• [Directive]:
Count the lines in the records below that contain the string "legged", matching case exactly, and reply with the number alone.
=== Records to process ===
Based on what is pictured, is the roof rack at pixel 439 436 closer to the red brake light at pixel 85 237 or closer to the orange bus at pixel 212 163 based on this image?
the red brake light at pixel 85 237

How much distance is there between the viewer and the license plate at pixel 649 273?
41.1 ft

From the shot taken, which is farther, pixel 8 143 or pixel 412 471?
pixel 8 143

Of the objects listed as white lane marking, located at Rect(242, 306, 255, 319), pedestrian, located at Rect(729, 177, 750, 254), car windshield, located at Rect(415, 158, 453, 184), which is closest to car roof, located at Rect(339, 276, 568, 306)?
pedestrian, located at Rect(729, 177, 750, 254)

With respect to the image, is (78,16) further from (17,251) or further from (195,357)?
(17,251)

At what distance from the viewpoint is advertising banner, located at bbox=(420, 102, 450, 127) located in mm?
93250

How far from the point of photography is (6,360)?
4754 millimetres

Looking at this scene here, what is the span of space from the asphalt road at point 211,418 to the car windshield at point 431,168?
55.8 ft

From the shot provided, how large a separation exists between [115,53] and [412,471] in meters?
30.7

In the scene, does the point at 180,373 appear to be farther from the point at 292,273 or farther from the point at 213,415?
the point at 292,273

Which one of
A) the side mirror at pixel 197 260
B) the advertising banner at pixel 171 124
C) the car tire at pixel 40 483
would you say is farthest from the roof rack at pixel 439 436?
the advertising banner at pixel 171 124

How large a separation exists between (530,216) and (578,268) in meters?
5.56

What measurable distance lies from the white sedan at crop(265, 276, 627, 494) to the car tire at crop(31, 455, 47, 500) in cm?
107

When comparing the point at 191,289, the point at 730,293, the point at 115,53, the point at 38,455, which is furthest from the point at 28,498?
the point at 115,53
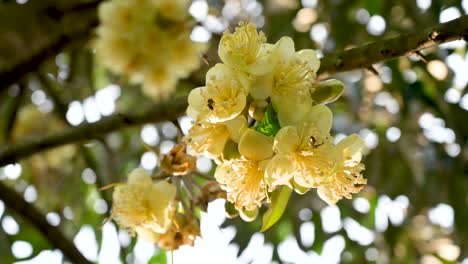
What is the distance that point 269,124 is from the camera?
0.83 meters

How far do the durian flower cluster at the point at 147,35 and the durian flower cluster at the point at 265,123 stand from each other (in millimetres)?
625

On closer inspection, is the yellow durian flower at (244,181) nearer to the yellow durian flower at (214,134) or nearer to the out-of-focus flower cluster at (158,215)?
the yellow durian flower at (214,134)

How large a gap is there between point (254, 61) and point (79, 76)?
122cm

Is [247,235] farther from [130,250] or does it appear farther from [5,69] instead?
[5,69]

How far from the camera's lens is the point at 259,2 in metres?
1.93

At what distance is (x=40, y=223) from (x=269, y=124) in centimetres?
79

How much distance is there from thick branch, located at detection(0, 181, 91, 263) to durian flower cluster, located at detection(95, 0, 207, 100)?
34 cm

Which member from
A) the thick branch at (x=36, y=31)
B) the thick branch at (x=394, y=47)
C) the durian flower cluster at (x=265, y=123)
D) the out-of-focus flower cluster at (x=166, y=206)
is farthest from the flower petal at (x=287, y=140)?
the thick branch at (x=36, y=31)

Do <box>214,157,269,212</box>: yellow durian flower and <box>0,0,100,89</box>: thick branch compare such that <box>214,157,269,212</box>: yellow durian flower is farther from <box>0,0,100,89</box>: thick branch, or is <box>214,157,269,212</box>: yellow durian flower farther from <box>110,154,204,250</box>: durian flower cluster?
<box>0,0,100,89</box>: thick branch

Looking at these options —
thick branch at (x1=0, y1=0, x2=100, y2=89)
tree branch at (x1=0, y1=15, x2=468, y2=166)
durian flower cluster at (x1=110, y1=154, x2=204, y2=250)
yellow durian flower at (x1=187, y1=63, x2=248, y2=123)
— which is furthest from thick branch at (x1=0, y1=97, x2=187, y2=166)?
thick branch at (x1=0, y1=0, x2=100, y2=89)

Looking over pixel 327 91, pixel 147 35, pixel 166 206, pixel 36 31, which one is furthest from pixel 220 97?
pixel 36 31

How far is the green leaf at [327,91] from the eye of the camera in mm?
848

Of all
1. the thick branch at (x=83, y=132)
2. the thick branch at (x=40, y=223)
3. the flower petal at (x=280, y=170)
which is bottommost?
the thick branch at (x=40, y=223)

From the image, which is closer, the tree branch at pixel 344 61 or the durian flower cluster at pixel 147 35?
the tree branch at pixel 344 61
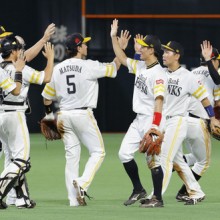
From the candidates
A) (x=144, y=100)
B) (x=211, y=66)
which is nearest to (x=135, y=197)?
(x=144, y=100)

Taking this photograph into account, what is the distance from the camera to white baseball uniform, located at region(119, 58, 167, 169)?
36.9 ft

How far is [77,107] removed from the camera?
12.0m

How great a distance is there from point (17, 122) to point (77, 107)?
3.29 feet

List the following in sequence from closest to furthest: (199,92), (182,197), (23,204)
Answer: (23,204) < (199,92) < (182,197)

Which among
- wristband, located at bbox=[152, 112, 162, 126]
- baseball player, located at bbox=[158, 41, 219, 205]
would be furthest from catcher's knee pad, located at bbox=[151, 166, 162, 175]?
wristband, located at bbox=[152, 112, 162, 126]

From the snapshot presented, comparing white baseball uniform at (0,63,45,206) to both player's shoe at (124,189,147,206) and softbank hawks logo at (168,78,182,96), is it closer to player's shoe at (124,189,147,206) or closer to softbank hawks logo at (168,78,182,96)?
player's shoe at (124,189,147,206)

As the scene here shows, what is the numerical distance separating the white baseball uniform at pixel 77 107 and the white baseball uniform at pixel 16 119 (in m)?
0.71

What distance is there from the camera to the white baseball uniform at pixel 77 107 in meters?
12.0

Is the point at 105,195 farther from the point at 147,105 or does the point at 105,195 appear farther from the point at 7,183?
the point at 7,183

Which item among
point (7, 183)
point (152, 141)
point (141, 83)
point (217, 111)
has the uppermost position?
point (141, 83)

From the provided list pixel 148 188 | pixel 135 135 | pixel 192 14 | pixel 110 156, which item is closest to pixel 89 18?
pixel 192 14

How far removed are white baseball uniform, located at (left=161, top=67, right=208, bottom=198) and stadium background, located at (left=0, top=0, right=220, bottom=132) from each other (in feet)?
44.8

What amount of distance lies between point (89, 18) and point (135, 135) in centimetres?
1428

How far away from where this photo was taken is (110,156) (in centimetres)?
1889
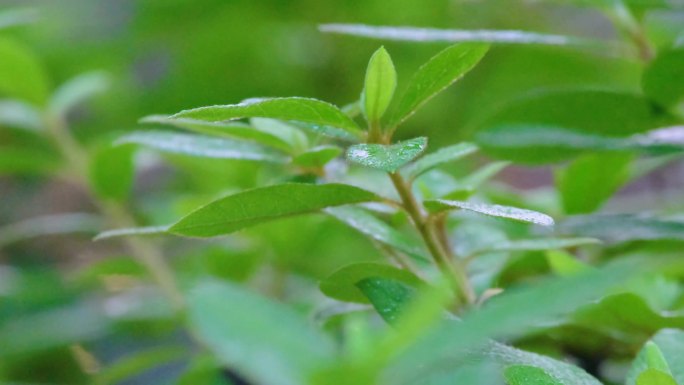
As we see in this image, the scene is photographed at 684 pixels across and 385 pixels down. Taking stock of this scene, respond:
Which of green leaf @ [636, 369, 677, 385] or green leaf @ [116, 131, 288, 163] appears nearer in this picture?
green leaf @ [636, 369, 677, 385]

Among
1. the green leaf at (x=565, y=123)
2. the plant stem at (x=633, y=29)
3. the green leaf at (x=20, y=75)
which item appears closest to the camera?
the green leaf at (x=565, y=123)

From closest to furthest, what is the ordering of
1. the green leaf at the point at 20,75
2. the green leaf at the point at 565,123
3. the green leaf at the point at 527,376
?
the green leaf at the point at 527,376 → the green leaf at the point at 565,123 → the green leaf at the point at 20,75

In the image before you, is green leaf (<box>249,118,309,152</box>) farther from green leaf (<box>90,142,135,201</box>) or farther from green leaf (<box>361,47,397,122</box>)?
green leaf (<box>90,142,135,201</box>)

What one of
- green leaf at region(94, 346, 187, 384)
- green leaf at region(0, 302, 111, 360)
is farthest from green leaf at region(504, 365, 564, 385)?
green leaf at region(0, 302, 111, 360)

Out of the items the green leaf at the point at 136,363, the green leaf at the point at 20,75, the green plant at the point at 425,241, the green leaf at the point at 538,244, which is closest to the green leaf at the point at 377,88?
the green plant at the point at 425,241

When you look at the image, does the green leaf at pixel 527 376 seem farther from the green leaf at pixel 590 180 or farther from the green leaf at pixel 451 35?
the green leaf at pixel 590 180

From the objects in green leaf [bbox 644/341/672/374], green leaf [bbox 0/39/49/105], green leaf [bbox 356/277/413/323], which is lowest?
green leaf [bbox 644/341/672/374]

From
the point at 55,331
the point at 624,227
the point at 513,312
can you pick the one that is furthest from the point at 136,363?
the point at 513,312
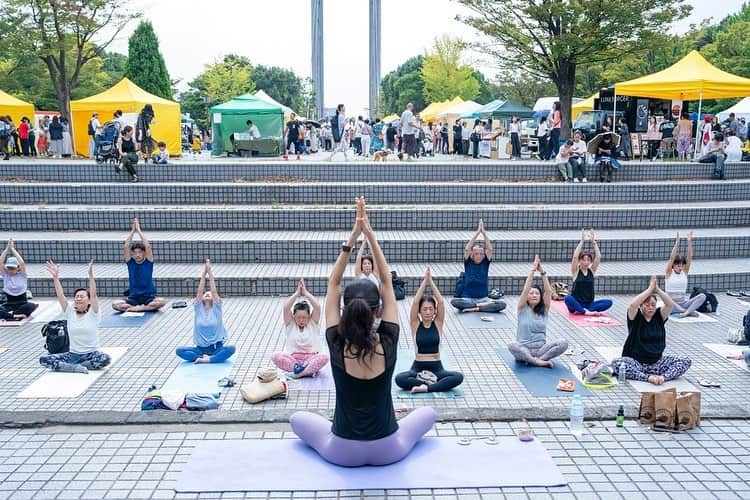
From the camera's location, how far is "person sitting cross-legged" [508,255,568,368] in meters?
7.36

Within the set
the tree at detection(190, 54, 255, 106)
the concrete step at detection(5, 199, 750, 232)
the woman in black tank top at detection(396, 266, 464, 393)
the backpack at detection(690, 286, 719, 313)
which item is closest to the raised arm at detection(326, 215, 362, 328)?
the woman in black tank top at detection(396, 266, 464, 393)

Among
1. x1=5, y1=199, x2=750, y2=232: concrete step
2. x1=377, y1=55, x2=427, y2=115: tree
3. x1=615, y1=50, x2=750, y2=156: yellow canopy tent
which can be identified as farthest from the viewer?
x1=377, y1=55, x2=427, y2=115: tree

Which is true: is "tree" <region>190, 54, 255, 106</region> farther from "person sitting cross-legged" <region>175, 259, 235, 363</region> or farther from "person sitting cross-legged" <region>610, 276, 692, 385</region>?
"person sitting cross-legged" <region>610, 276, 692, 385</region>

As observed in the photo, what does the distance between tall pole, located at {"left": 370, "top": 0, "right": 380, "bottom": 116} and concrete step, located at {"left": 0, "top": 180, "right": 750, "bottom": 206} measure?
64.6m

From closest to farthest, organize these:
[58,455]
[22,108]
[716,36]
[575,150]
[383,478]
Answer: [383,478]
[58,455]
[575,150]
[22,108]
[716,36]

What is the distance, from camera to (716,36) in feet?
128

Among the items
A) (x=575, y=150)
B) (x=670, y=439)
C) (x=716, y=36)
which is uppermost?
(x=716, y=36)

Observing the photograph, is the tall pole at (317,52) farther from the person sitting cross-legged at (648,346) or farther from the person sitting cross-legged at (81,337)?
the person sitting cross-legged at (648,346)

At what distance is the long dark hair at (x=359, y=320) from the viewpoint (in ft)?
13.6

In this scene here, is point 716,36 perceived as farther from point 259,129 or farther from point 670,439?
point 670,439

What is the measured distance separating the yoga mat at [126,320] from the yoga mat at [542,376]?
4904 mm

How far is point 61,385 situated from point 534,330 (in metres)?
5.08

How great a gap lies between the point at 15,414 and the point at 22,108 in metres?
20.7

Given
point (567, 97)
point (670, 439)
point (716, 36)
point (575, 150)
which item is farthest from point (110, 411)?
point (716, 36)
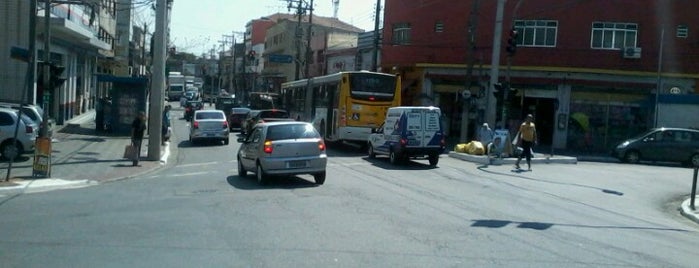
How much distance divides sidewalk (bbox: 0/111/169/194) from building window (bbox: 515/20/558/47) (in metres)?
19.9

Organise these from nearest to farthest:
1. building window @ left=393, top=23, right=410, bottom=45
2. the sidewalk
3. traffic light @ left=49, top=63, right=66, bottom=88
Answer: the sidewalk → traffic light @ left=49, top=63, right=66, bottom=88 → building window @ left=393, top=23, right=410, bottom=45

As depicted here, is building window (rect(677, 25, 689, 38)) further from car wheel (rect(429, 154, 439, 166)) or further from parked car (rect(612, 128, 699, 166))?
car wheel (rect(429, 154, 439, 166))

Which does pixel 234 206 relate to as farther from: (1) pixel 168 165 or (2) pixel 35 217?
(1) pixel 168 165

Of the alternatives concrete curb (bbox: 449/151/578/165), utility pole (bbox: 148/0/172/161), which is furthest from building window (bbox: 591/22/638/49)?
utility pole (bbox: 148/0/172/161)

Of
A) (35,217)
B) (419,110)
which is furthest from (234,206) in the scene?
(419,110)

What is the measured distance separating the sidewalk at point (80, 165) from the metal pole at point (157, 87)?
0.56 meters

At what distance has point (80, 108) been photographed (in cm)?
4966

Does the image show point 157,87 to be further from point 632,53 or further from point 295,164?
point 632,53

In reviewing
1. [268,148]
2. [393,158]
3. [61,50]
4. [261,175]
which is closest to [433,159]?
[393,158]

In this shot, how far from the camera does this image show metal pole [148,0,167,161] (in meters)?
25.0

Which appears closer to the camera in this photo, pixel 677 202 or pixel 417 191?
pixel 417 191

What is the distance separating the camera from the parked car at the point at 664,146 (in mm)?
32094

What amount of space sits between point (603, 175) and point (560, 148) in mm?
16559

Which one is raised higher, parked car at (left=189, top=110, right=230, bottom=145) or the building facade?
the building facade
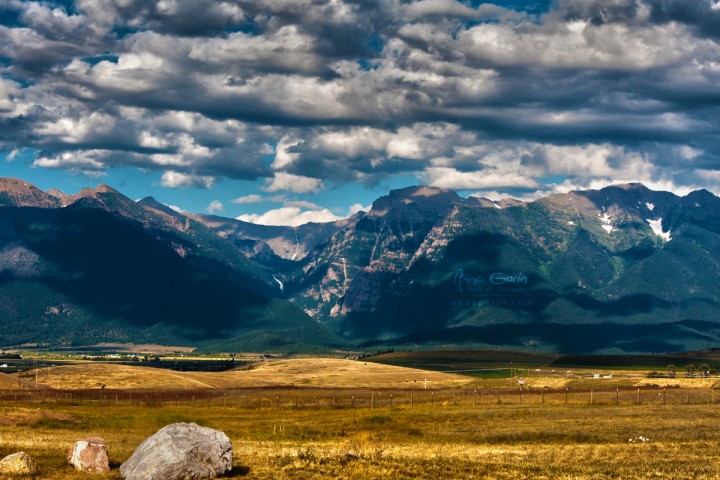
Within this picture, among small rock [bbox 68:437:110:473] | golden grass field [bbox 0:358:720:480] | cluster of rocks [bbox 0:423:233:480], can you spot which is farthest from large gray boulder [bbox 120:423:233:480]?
small rock [bbox 68:437:110:473]

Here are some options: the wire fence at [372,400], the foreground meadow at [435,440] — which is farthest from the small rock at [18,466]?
the wire fence at [372,400]

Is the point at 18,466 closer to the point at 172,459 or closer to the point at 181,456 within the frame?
the point at 172,459

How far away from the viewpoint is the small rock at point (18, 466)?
49781 millimetres

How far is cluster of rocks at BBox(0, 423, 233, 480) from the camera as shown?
49.4 metres

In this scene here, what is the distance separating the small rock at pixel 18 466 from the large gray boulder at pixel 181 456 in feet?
15.1

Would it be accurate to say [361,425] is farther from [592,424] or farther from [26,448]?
[26,448]

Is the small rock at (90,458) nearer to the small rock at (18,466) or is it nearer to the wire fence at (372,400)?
the small rock at (18,466)

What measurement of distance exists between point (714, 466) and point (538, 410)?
179 feet

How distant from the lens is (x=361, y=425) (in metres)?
96.8

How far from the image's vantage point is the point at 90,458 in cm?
5375

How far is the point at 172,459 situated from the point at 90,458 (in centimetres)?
687

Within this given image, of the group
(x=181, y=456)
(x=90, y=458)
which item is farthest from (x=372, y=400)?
(x=181, y=456)

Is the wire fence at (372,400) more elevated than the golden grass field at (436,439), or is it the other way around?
the golden grass field at (436,439)

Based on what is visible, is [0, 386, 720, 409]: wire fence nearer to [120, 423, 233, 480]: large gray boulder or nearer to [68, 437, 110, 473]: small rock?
[68, 437, 110, 473]: small rock
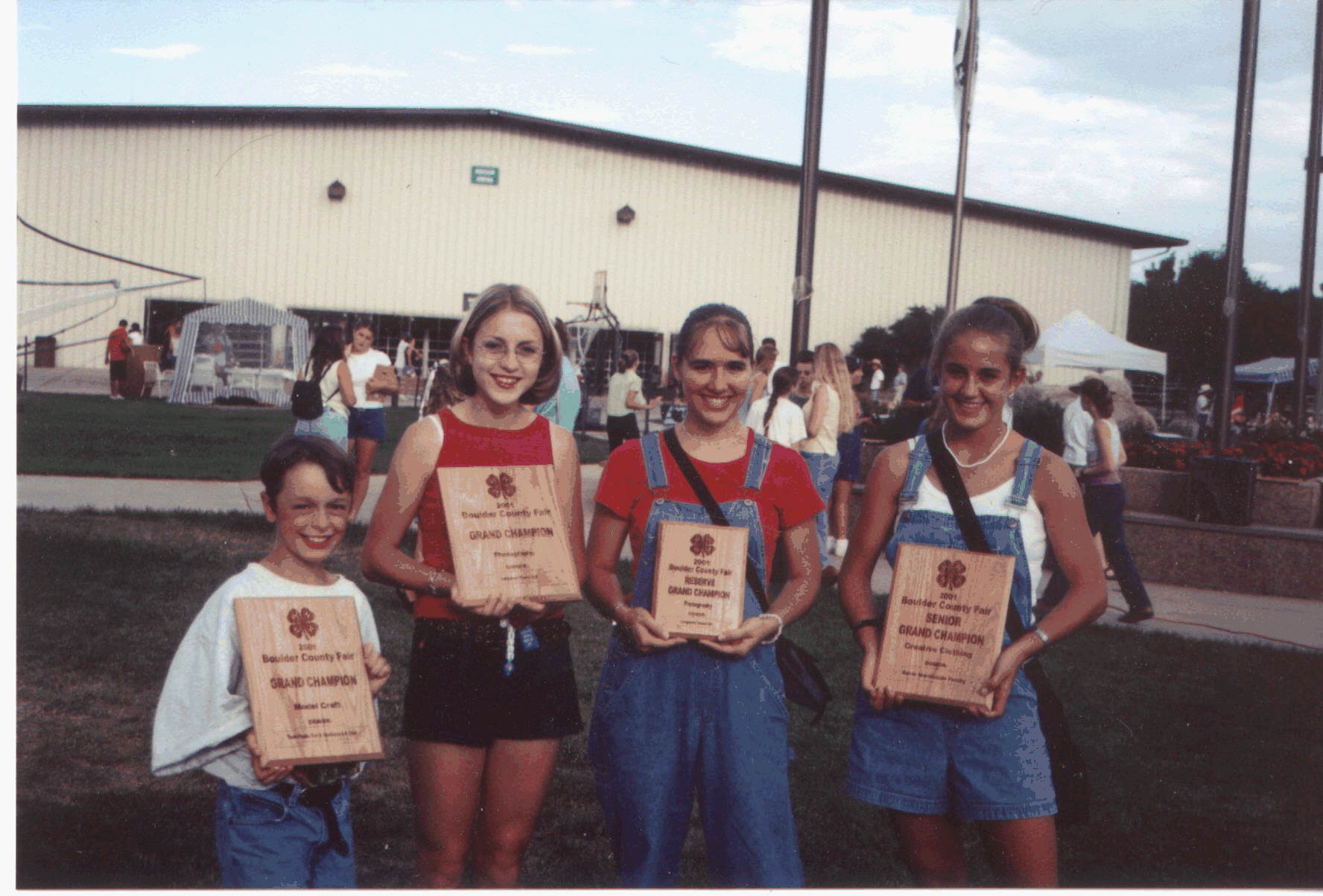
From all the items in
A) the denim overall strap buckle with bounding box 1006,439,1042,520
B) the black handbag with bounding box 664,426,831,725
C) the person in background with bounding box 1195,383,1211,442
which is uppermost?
the person in background with bounding box 1195,383,1211,442

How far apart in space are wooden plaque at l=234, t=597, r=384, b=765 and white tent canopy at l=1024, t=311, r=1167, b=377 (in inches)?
1023

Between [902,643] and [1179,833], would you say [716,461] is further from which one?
[1179,833]

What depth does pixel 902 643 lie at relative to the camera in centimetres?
264

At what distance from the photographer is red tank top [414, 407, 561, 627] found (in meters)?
2.79

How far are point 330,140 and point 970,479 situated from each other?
33.8 m

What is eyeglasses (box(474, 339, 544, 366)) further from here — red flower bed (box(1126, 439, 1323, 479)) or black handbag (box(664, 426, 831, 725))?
red flower bed (box(1126, 439, 1323, 479))

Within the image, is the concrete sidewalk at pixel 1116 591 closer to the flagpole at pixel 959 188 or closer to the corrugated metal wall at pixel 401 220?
the flagpole at pixel 959 188

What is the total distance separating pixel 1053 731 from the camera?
2734 mm

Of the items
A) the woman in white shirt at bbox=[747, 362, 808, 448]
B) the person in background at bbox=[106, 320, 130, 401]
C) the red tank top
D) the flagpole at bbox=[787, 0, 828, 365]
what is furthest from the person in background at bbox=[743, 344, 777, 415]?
the person in background at bbox=[106, 320, 130, 401]

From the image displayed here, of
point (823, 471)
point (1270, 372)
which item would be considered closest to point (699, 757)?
point (823, 471)

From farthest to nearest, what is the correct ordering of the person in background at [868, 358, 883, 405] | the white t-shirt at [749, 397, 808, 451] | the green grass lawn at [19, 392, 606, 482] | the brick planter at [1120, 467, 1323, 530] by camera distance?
the person in background at [868, 358, 883, 405], the green grass lawn at [19, 392, 606, 482], the brick planter at [1120, 467, 1323, 530], the white t-shirt at [749, 397, 808, 451]

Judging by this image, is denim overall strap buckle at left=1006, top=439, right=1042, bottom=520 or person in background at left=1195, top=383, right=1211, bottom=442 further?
person in background at left=1195, top=383, right=1211, bottom=442

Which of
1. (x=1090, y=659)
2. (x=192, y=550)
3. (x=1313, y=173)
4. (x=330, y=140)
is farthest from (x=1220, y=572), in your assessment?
(x=330, y=140)

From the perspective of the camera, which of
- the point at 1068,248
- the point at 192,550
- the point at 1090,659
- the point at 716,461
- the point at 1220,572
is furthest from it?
the point at 1068,248
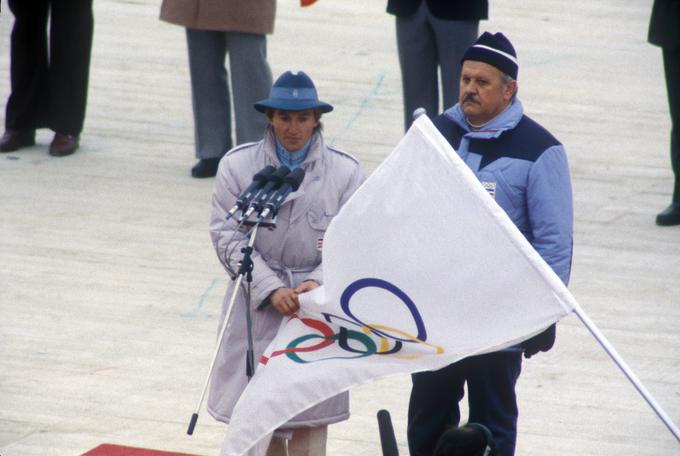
===
• [Exercise response]:
5